● **What this exercise asks**
1. Set down word for word the stretch of the discussion on threads in JavaScript from "2. All public" through "some optional IO.".
2. Resume the discussion on threads in JavaScript, starting after its final sentence.

● **Text section**
=== Section Start ===

2. All public APIs need to return promises.
3. You may need to change the public API every time you make an implementation change due to the need to do some optional IO.
Syntactically this results in the degradation of a nice language to a horrible kludge of functions chained together. StratifiedJS and TeaVM have good solutions for this – but it still seems laughable that everyone is happy with this status quo.
Of course you don’t *need* threads. But that’s an argument in minimality. You don’t *need* objects, or functions, or arrays, or etc… either. They just make the language nicer to use.
Promises and other reactive patterns for working asynchronously are all very clever developments by very smart people to solve a problem that shouldn’t need to be solved.
1. CSP
2. Futures
3. PEBCAK
I disagree with the rest, as I can only assume you’ve trapped yourself with a way of thinking.
Thanks for the CSP ref. Wasn’t familiar with that one. Looks promising. PEBCAK must have been a self reference. Cheer up. It will be ok.
I have appropriate expectations for most programmers of as widely used and heretofore single-threaded a language as JS is. The vast majority of JS programmers should not touch SharedArrayBuffer or Atomics, period, full stop — even if a few are expert enough to do so.
We can haggle about how tiny vs. minuscule the fraction representing those few is, but it’s very small.
/be
> easily-misused primitives meant for compilers and experts, not appropriate in the most widely used programming language on the planet
There are still developers that can and want to deal with threads. 99% of developers use frameworks, and remaining 1% write them. The problem that the latter ones need more “powerful” features of a language, and they usually (I belive) realize what are they doing. Example is: when I write business code for an enterprise application in Java using Spring, Hibernate, Servlet container, I don’t bother with threads at all. On the other hand I don’t bother with “asyncronous” nature of underlying infrastructure, because there is not asynchronousity at all. Consider the following code:
for (Role role : employee.getRoles()) {
System.out.println(role.getName());
}
Dependending on configuration, this code may cause additional SQL query. I mean getRoles method that may be marked as lazy association, so instead of returning simple ArrayList, it returns Hibernate implementation of List, which executes an SQL query as soon as data get fetches from the list the first time. So Hibernate end-user simply uses it without knowing how how Hibernate really works and when it makes SQL queries.

=== Section End ===

● **Stored data entries**
=== Section Start ===

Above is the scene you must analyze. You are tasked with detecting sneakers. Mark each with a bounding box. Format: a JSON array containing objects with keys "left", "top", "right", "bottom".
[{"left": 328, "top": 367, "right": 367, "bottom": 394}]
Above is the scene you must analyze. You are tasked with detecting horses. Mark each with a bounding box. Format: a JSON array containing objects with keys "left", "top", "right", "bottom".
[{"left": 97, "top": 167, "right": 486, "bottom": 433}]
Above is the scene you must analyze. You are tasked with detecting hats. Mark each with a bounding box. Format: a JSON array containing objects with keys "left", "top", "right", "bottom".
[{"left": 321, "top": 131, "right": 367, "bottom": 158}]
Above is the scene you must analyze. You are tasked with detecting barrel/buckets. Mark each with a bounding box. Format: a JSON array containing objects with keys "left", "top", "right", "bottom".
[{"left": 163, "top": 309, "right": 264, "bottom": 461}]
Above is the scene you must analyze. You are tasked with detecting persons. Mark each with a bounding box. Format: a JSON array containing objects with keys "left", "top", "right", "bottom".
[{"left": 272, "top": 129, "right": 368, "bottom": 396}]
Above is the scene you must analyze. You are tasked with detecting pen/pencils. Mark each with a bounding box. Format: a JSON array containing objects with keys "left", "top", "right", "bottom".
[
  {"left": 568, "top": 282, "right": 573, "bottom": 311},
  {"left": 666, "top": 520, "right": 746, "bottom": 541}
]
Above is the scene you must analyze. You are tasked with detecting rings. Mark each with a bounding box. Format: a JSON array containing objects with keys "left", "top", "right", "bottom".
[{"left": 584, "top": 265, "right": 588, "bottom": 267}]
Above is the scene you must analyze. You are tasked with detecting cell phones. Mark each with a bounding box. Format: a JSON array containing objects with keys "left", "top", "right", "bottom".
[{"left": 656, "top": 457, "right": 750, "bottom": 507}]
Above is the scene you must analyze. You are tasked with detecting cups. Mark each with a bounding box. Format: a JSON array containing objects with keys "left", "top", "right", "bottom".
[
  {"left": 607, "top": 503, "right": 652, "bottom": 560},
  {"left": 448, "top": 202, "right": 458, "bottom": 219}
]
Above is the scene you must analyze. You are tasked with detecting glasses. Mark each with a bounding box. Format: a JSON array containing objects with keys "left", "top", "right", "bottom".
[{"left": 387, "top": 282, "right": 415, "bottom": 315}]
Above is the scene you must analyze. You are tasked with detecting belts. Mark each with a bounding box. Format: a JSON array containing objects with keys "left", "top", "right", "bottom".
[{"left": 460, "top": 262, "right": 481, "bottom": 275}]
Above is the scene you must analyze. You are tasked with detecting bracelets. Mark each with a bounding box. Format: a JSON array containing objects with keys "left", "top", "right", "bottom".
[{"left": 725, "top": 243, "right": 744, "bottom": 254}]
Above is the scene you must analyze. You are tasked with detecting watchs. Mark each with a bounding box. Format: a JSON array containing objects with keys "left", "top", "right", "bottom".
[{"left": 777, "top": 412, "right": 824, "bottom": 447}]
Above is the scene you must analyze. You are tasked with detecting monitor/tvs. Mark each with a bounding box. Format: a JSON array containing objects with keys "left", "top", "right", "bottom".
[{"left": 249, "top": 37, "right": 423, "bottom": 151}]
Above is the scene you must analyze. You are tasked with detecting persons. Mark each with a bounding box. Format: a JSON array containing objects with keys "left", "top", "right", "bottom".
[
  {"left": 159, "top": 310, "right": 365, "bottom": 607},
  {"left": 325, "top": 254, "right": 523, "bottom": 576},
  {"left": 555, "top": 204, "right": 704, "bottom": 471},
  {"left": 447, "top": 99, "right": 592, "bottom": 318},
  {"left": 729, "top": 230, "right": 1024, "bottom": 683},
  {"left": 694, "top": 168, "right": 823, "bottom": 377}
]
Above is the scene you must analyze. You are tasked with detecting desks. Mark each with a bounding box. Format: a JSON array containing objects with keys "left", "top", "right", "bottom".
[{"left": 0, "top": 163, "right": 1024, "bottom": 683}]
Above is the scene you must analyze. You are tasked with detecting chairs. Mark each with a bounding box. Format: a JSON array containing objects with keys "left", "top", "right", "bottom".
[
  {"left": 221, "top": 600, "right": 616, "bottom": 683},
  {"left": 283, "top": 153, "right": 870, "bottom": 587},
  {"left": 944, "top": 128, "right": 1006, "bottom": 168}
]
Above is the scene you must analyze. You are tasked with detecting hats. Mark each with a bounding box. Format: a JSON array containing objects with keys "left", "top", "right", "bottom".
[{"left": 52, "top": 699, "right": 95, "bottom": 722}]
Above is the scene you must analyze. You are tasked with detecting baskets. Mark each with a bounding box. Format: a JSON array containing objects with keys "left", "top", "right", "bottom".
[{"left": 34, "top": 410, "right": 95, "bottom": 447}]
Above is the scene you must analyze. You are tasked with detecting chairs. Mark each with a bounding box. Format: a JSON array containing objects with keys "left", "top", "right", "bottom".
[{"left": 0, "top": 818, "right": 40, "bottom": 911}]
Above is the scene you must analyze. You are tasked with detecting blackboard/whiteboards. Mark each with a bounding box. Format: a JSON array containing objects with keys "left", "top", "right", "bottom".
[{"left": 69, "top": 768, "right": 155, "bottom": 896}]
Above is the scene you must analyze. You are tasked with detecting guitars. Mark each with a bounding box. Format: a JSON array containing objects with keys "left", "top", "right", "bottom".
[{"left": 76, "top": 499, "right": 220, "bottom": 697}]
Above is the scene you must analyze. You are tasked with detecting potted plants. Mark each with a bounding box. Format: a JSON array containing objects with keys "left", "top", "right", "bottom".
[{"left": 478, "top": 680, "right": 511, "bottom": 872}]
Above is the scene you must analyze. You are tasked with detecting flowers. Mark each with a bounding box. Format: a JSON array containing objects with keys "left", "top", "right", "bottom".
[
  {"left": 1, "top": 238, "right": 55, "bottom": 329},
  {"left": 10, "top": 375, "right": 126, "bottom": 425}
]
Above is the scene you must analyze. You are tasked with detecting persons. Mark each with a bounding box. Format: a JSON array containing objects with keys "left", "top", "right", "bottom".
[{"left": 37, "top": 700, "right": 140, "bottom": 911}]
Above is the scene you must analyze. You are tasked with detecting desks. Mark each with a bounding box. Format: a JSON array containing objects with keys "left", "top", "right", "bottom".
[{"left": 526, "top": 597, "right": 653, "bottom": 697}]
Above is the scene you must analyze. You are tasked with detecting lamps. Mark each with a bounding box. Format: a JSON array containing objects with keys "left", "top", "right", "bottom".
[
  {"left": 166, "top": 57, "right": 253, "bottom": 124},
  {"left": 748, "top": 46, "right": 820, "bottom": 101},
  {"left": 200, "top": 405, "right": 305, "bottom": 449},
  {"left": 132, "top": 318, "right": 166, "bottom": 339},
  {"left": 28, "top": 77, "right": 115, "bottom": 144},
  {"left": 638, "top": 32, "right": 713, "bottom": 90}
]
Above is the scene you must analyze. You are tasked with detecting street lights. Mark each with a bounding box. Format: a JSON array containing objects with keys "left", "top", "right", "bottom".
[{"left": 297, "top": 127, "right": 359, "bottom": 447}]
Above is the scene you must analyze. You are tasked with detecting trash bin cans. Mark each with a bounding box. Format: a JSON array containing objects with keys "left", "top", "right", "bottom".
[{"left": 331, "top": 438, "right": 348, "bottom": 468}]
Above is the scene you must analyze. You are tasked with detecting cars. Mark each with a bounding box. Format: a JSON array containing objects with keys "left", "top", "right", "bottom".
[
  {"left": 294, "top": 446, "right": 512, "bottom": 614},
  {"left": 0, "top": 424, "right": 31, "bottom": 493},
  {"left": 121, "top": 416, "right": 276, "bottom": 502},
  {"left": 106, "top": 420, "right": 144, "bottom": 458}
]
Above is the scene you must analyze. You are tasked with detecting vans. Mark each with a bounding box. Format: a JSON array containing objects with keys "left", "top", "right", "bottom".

=== Section End ===

● **Answer set**
1.
2. All public APIs need to return promises.
3. You may need to change the public API every time you make an implementation change due to the need to do some optional IO.

2.
I can’t do the same trick with callbacks or promises, since I first have to declare all of my associations, that might cause SQL queries during their resolution, as returning promises of lists (or sets) instead of simple list.
Callbacks can be easily implemented with threads. Actor model can be easily implemented with threads. STM can be (not quite easily) implemented with threads. But according to my experience with implementing threads via callbacks in TeaVM, this is pain in the ass, requiring you to use advanced compiler hacker knowledge.
> they won’t be for almost all of the millions of hand-coding JS programmers
what about millions of Java programmers?
I guess you’ve never heard of [http://www.hamsters.io/](http://www.hamsters.io/)
Threads don’t suck with the use of the current web worker API and transferrable objects…although I do agree the API itself sucks on many levels the memory model makes threading extremely safe, I’m not entirely sure why people are unwilling to open their minds up to multithreading in JavaScript as the problem isn’t the language but rather lack of creativity and dedication to making them usable in a practical way. I wrote WebHamsters ([http://hamsters.io](http://hamsters.io)) specifically for this very reason, the tools are freely available for use by anyone who cares to invest the time to learn them. I don’t know why you would throw the potential of 100’s of % performance improvements with automatic parallelization because something “sucks” on an idealogical level.